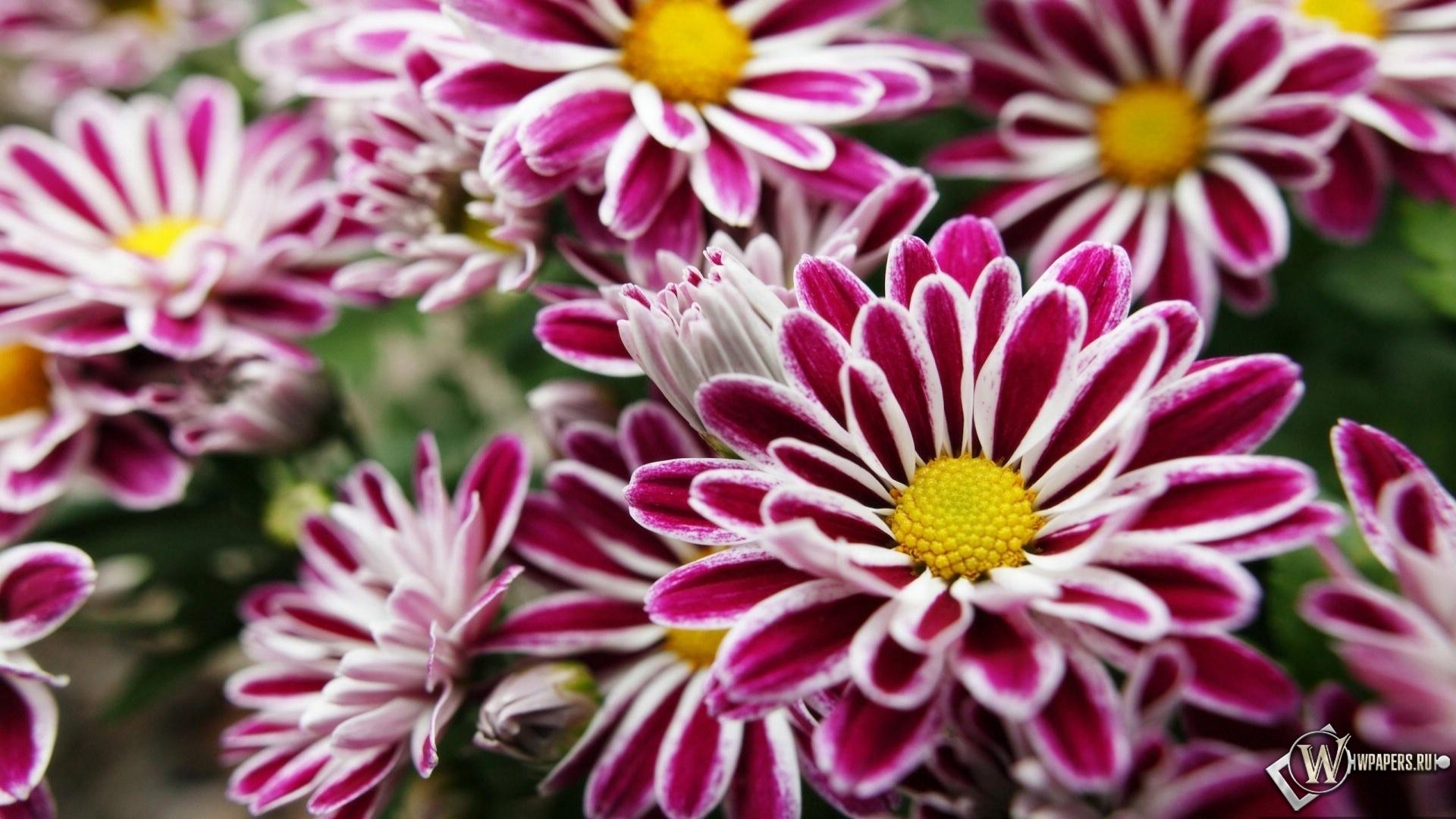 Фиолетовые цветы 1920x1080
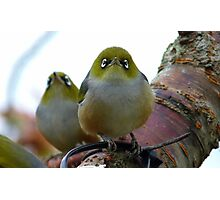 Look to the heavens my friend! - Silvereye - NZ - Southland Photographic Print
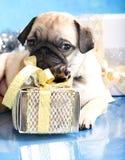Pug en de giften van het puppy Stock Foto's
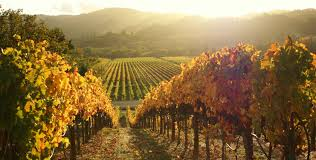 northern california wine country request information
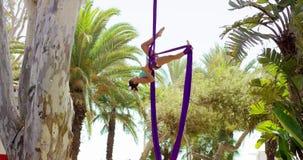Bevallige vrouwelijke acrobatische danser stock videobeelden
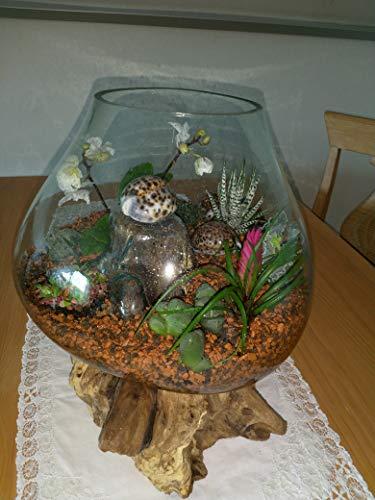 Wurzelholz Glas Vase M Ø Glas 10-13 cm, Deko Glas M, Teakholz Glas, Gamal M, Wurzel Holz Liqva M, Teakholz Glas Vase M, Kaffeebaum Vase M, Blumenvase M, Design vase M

------------------------------------

(Assigned task): Leaving out any pictures, write the records above out exactly as they are.

(Solved exercise):
 Фиолетовые цветы 1920x1080
 Look to the heavens my friend! - Silvereye - NZ - Southland Photographic Print
Pug en de giften van het puppy Stock Foto's
 northern california wine country request information
Bevallige vrouwelijke acrobatische danser stock videobeelden
 Wurzelholz Glas Vase M Ø Glas 10-13 cm, Deko Glas M, Teakholz Glas, Gamal M, Wurzel Holz Liqva M, Teakholz Glas Vase M, Kaffeebaum Vase M, Blumenvase M, Design vase M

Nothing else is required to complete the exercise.